One last time, I went to the convent. Mother Superior Therese and Madeleine took me into the courtyard garden. Here Rose, honorable and ingenious, had worked not a yard away from us, digging in the ground. Here she had climbed a ladder to prune vines, had worried about Antoinette, had shaken events so that truth would tumble out. She had stooped to pull weeds and had stood, hand on her back, stretching. Her presence lingered in the courtyard. The grapes and herbs she had tended had long since gone brown and brittle, had fallen to the ground, succumbed to the soil. But she remained. Her presence was watchful.

"Well, my dear," Mother Therese said. "Have you changed your mind about the religious life?" She gave a witty little smile and stretched out in her chair.

"No," I replied, "though it certainly has an appeal."

“I’m so relieved that you found the murderer.”

“Did you know? How much did you know?”

“I knew that Agatha was a Vallebois through her mother. How could I know that her secular name was important? I knew about the diary. I had read it. The first part of it.”

“And Agatha put the diary at my place. She must have wanted me to have it to redress old wrongs,” I said. “And you never found the second part hidden between the stones?”

“We never really tried.”

“Do you know when the cells were last plastered?”

“They were plastered just once—in the mid-seventeenth century. They seemed to be holding up. Why spend money on frivolous things? I know that because the subject came up about ten years ago, and Sister Marthe went through the old account books to find out if they had ever been replastered. But we have no idea why the plasterers left the diary in place. My guess is that they were just sloppy..”

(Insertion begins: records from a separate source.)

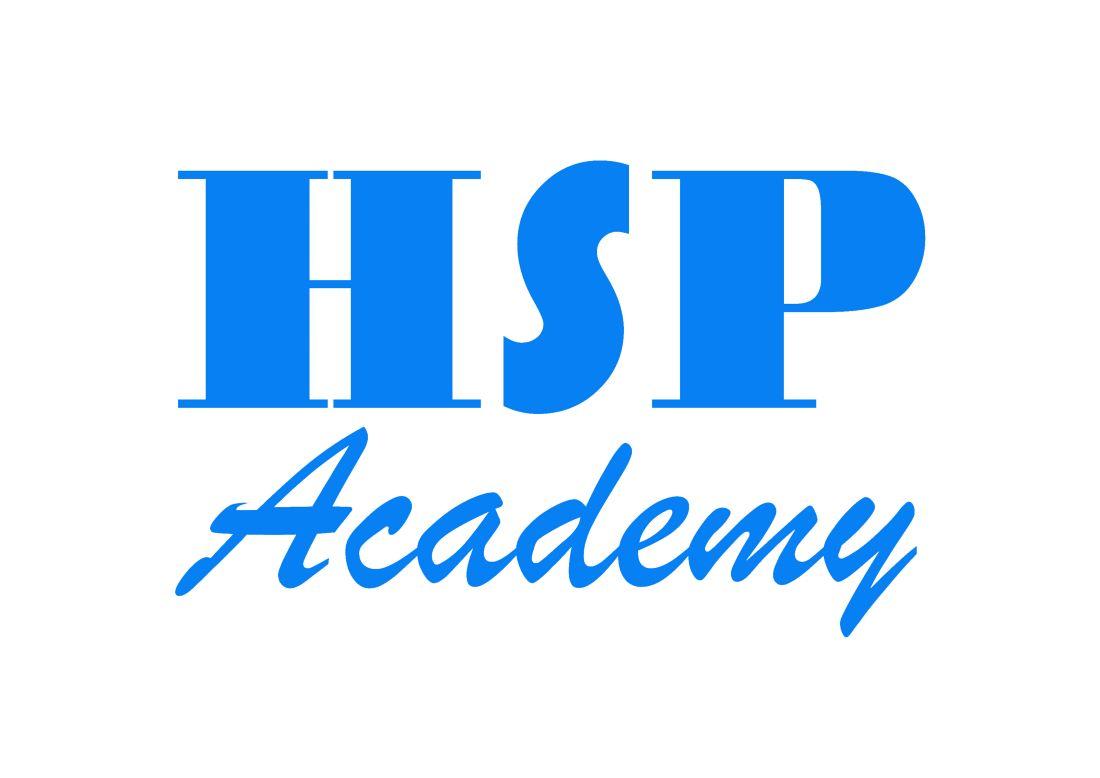 HSP Academy Training Center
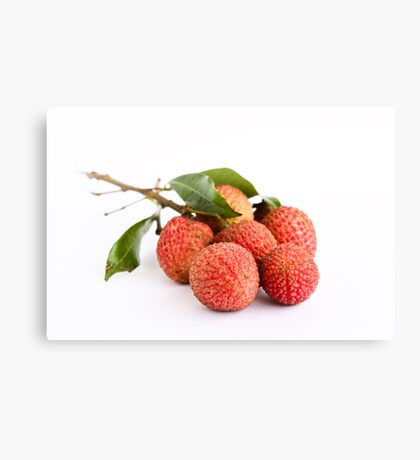Lichi Fruit Canvas Print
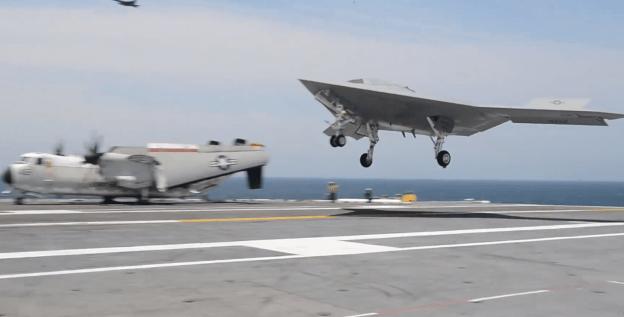 Northrop Grumman's X-47B just before landing on the USS George H.W. Bush (CVN-77) on July, 10 2013. US Navy Photo
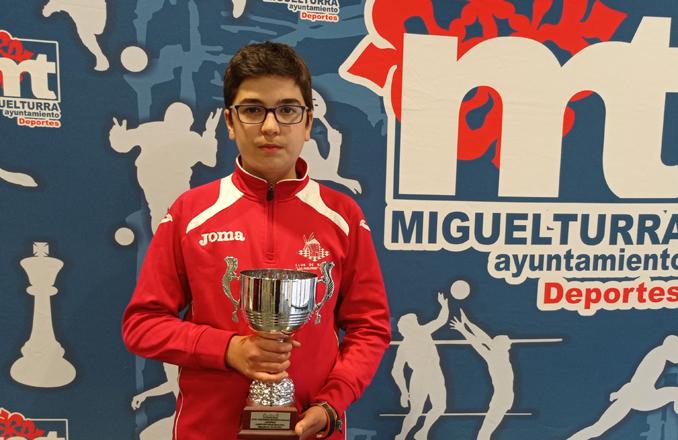 El ajedrecista valdepeñero Santiago David Díaz, se vuelve a proclamar campeón provincial en edad escolar
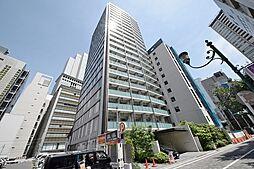 赤坂駅 15.3万円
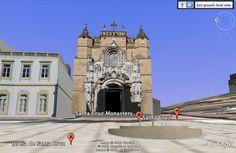 Modelação 3D da Igreja de Santa Cruz - Panteão Nacional, Coimbra.  Pode encontrar este nosso trabalho na camada earth do google maps.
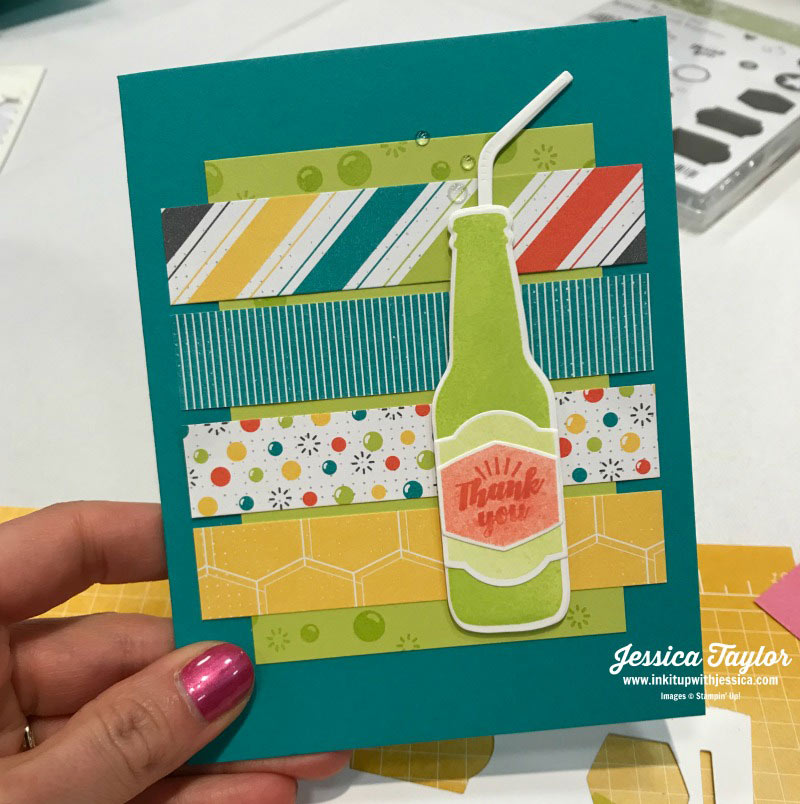 Soda Pop Thank you Card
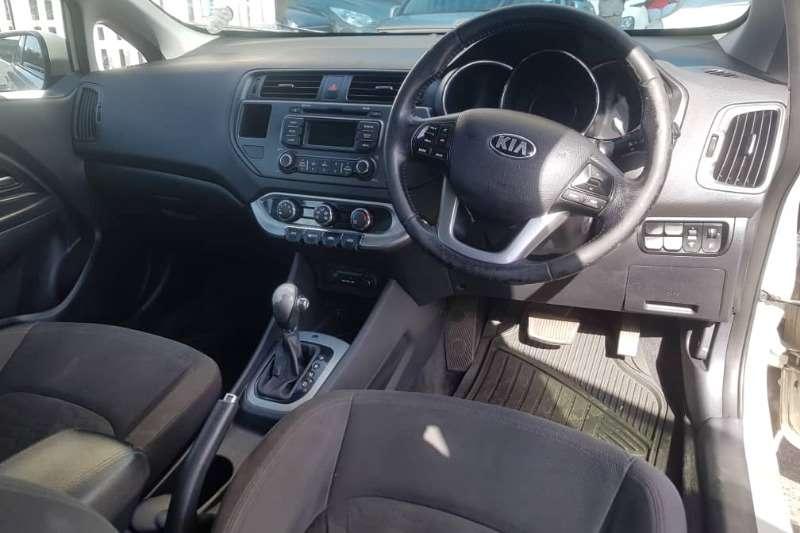 Used 2013 Kia Rio Hatch RIO 1.4 LS A/T 5DR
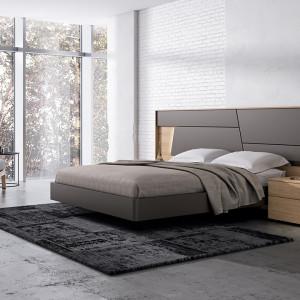 muebles esegue dormitorio grafika 04 Ahicor descanso Salamanca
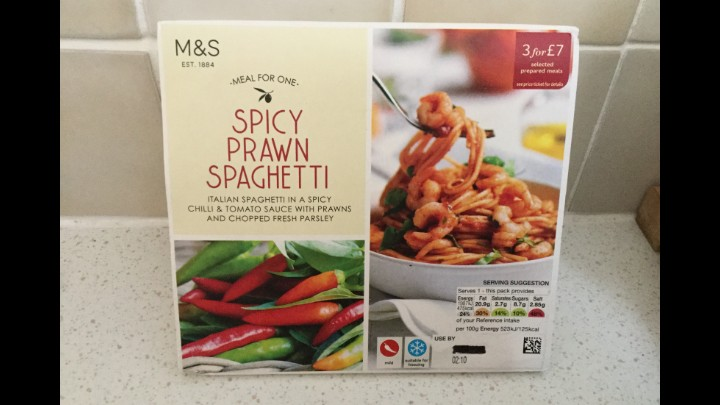 A Week On Ready Meals From Marks And Spencer - Day 6 Spicy Prawn Spaghetti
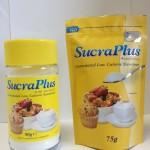 Case Study: Sucra Plus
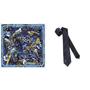 絲巾控必收藏!華裔設計師Daniel Wong與華航聯名推出限量印花絲巾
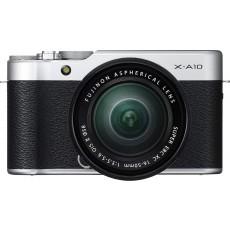 كاميرا فوجي فيلم X-A10  بدون مرآة بجودة ١٦,٣ ميجابيكسل مع عدسة بفتحة ٥٠ ملم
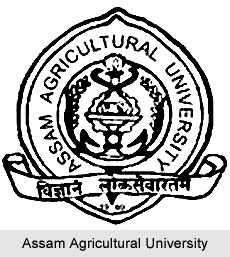 Assam Agricultural University, Jorhat, Assam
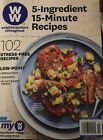 WW Weight Watchers Reimagined 5 Ingredient 15 Minute Recipes Brand New 2020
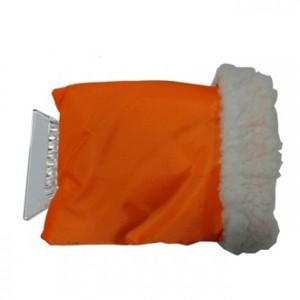 제설기 성에제거기 성애제거기 -장갑형-청색/적색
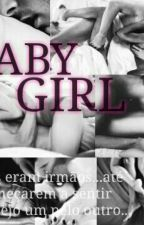 Baby girl ∆HOT∆ by ViihGuinaticaS2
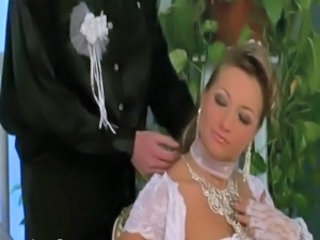 Sexy bridal party slut free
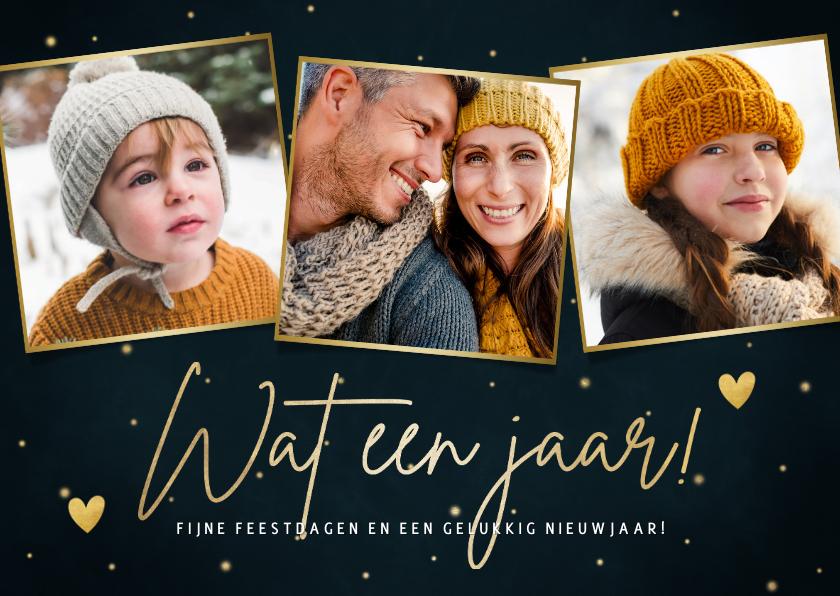 Fotokaarten - Stijlvolle kerst fotokaart 'Wat een jaar!' sterren & hartjes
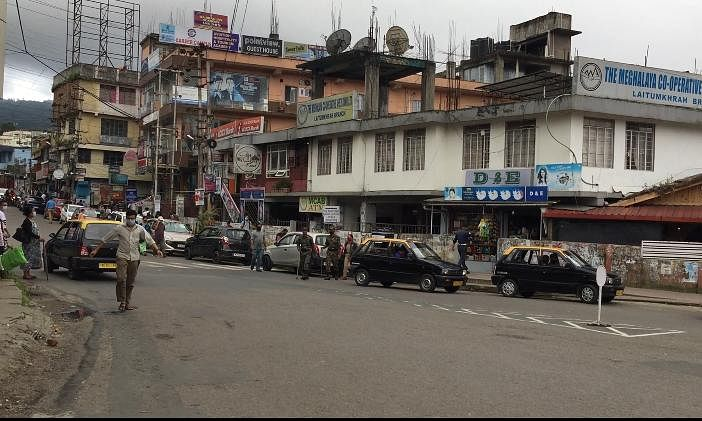Shops in Laitumkhrah (from Police Point to Mohanson's Dry Cleaners) were closed down after locals were seen violating social distancing norms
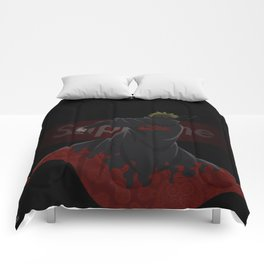 Supreme Namikaze Comforters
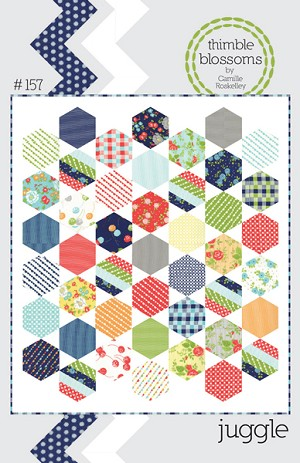 Juggle Quilt Pattern by Thimble Blossoms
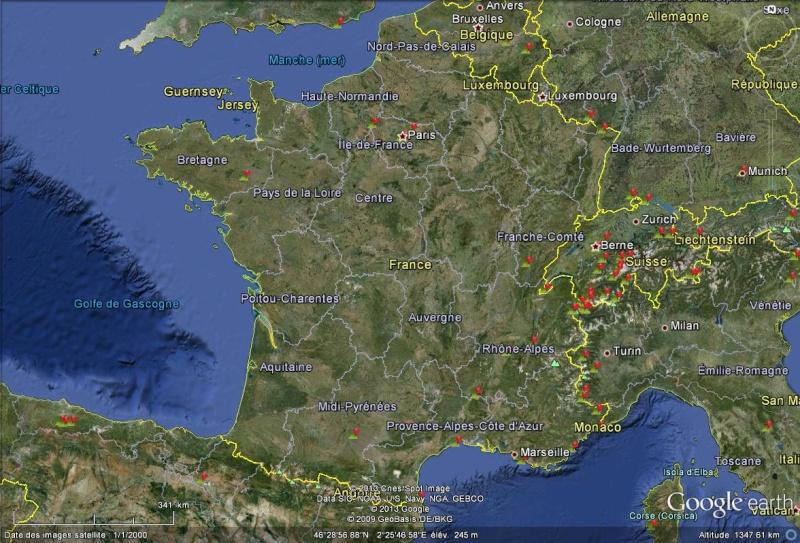 La France sous toutes ses coutures avec Google Earth - Page 5 Sans_t70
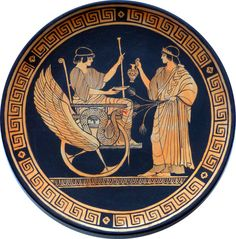 Hey, I found this really awesome Etsy listing at https://www.etsy.com/listing/254677371/a-myth-in-a-terracotta-plate-demeter-and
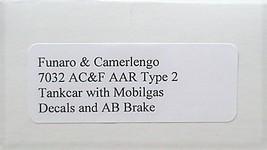 Funaro & Camerlengo HO Mobilgas AC&F AAR Type 2 Tank Car kit 7032 image 3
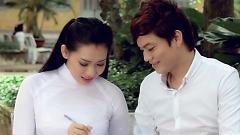 Hương Tóc Mạ Non - Quang Trường  ft. Trang Anh Thơ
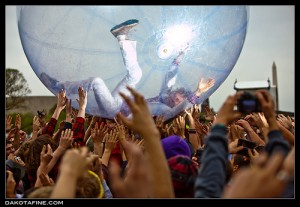 bubble 300x207 The Flaming Lips at ACL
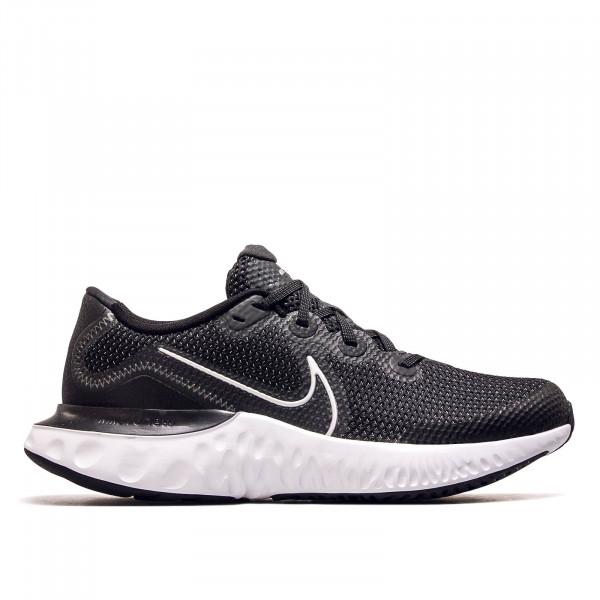 Damen Sneaker Renew Run GS Black Silver White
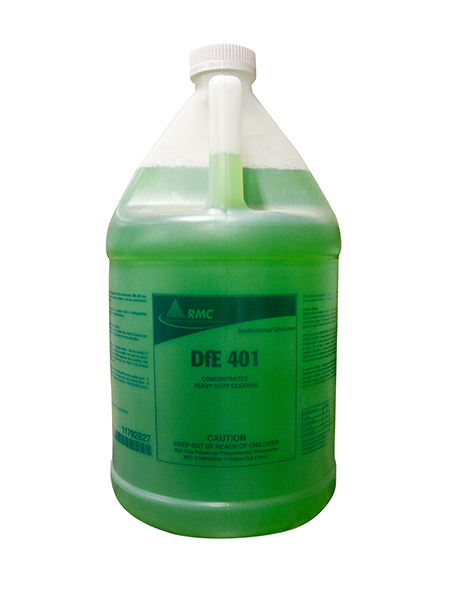 dfe-401_gallon_silo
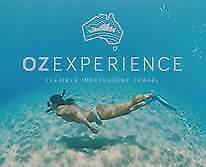 Oz Experience Travel Package  SYDNEY to CAIRNS Bruce Cobber Tour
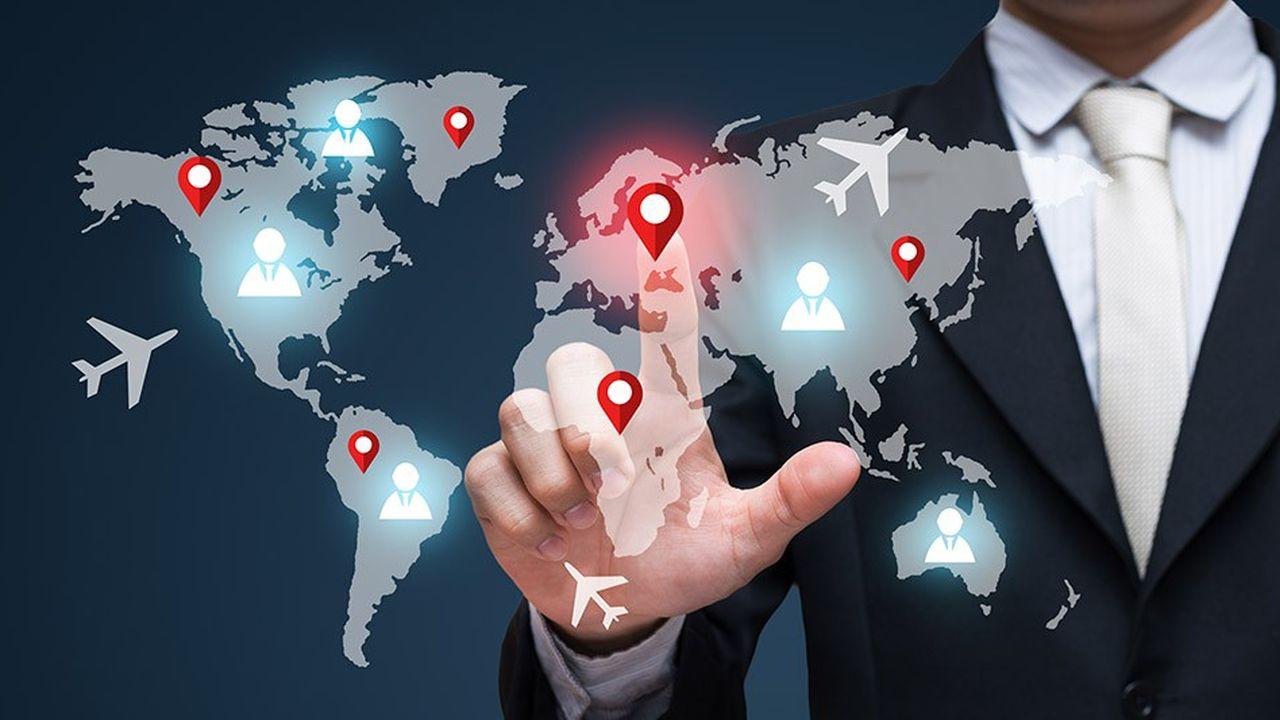 Voyages d'affaires: en 2030, la data devrait s'emballer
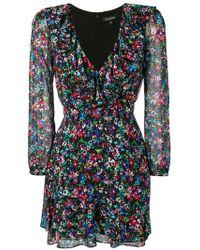 e893e062c09c Farfetch. Saloni - Floral Print Mini Dress - Lyst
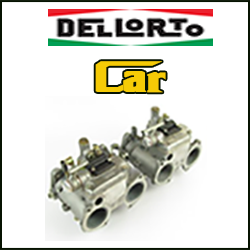 Click to go to DELLORTO Carbs - Cars (C) category....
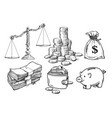 finance money set scales stack coins sack of vector image vector image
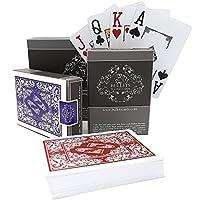 2 barajas de cartas de póker de plástico profesionales, de diseño e impermeables de von Bullets Playing Cards con letras en las dos esquinas - Juego de cartas deluxe con índice Jumbo - Barajas de cartas de póquer profesionales premium para Texas Holdem
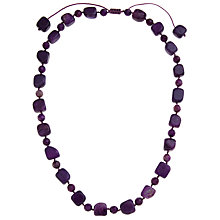 Buy Lola Rose Darcy Fossil Jasper Necklace, Purple Online at johnlewis.com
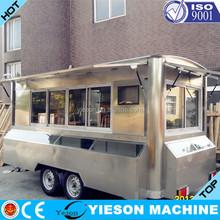 Yieson OEM Food Truck/Mobile Food Carts/Food Van Caravan fast food Vending machine Chinese food truck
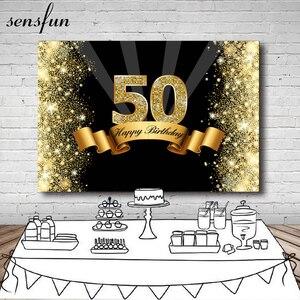 Image 1 - Sensfun photographie fond noir brillant or paillettes joyeux 50th anniversaire fête toile de fond pour Studio Photo 7x5FT vinyle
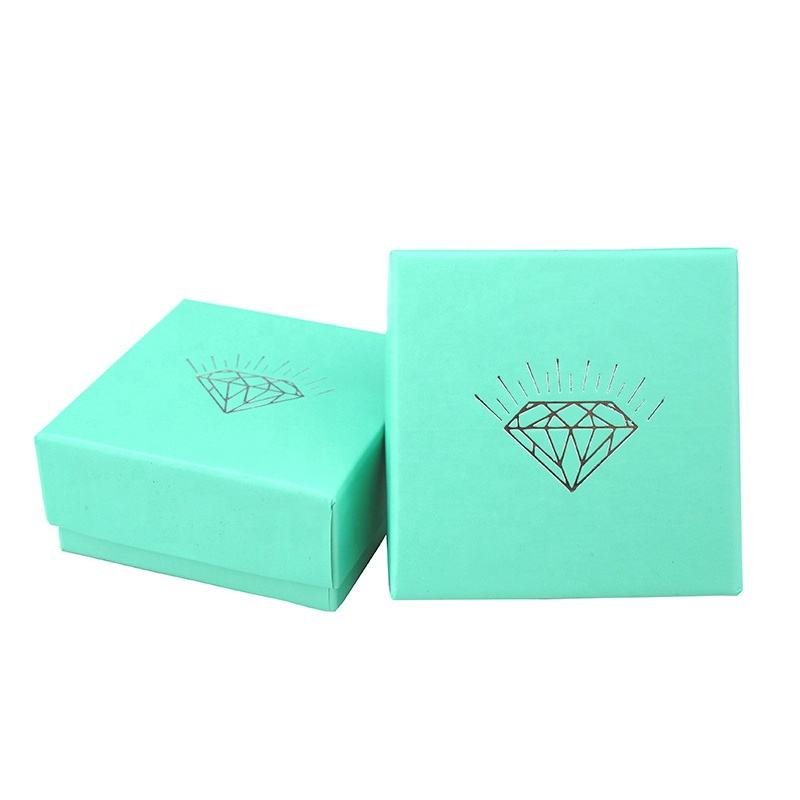 Wholesale small luxury custom logo design cardboard paper gift box packaging for ear rings jewelry packing box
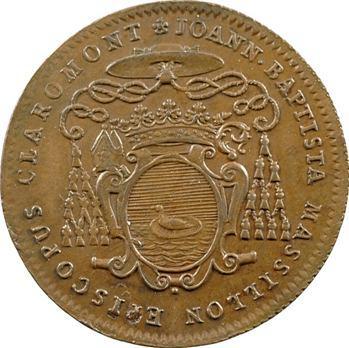 Auvergne, Clermont, Jean Baptiste Massillon, évêque, 1719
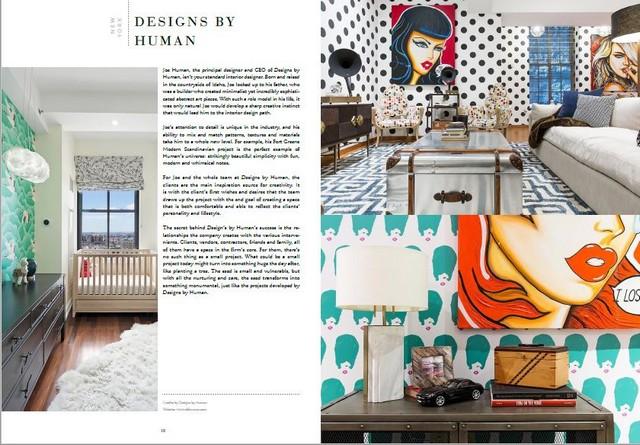 interior designers Download Now: TOP 15 Interior Designers For Kids download now interior designers kids 3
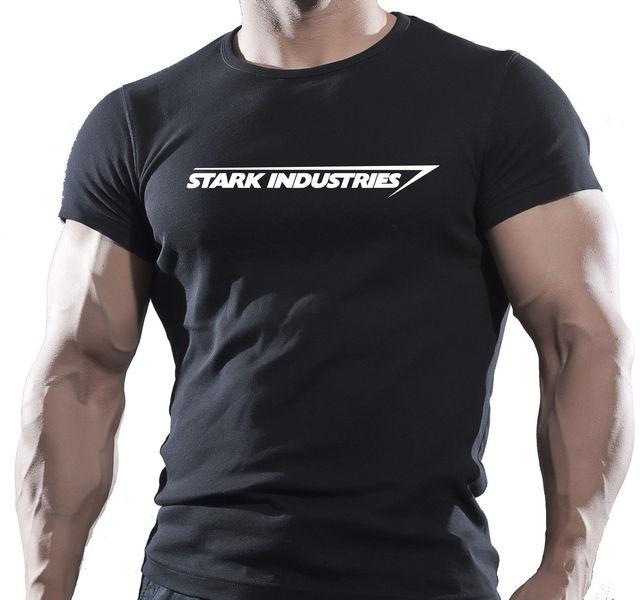 59205515cbcc NEW - STARK INDUSTRIES T-SHIRT SCHWARZ New Fashion Cool Casual T Shirts Pre-Cotton  Tee Shirt For Men T-Shirt O-Neck Men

“So the diary is authentic, then,” I said, letting out a sigh. “Even if it may not be actually true. And you, Madeleine. Did you read it, too?”

“Yes, I did,” said Madeleine. “Agatha showed it to me. I was the one who put it back at your place. I found it in Agatha’s cell. I knew she would want me to make sure you had it.”

“I didn’t want attention drawn to the convent because of it. It paints such an ugly picture,” said Therese.

“Only of the Mother Superior, who may not have murdered Jeanne at all,” I replied.

“A desperate and prideful woman. A woman who did not put God first. Who did not cast off her earthly relationships,” said Therese.

“But human beings are fallible,” said Madeleine. “Didn't you yourself tell me that?”

“Nuns should not be that fallible!”

“I plan to translate and publish the diary,” I said.

“I won’t try to stop you,” said Therese. “Hiding the truth is worse than any embarrassment the truth can cause.”

“Yes. All involved were hiding something, mortifying themselves psychologically with guilt, a modern guilt. And their secrecy and guilt kept the killer from being found out."

"How so?"

"Fitzroy, who tried to induce a student into an affair and wanted no one to know. Madeleine, who fights ambivalent feelings about Agatha. Jack Leach, who has finally confesssed that he was having an affair with a woman in Aix. Griset, guilty of collusion. Even you, Therese."

“Of course.”

“You hid something about the convent, something that might have thrown light on Agatha’s death. You were between a rock and a hard place.”

“What?”

“An American expression.”

“Perhaps something like Scylla and Charybdis?”

“Yes.”

“It’s true. We were not proud of Fernande's embezzlement. And Agatha sheltered Jewish children, yes, but other nuns fought her. Some were anti-Semites, others were just afraid. I did not want that to be raked up. But I didn’t believe that any of what I knew had a bearing on the case.”

“You thought I was just being nosy,” I said.

“Opening up boxes because that’s what you do.

“Like a brash American?”

She smiled. “You said it, not me.”

“I wonder why Gustave did not claim the title,” I said. “Perhaps he thought he could not claim the property without putting his life into jeopardy. The Chateaublanc relatives were powerful and dangerous. So he left it to them.”

“Except the painting of Philippe and des Moulins,” I said. “Somehow Gustave got hold of that.”

The mistral had died down until next year, and as I walked home, I thought that the air smelled of new growth and dampness. It held real promises of warmth. This was the turn of the season, the window of time before Lent. Another three months in Avignon and I should be going home, but maybe I would decide to stay even longer.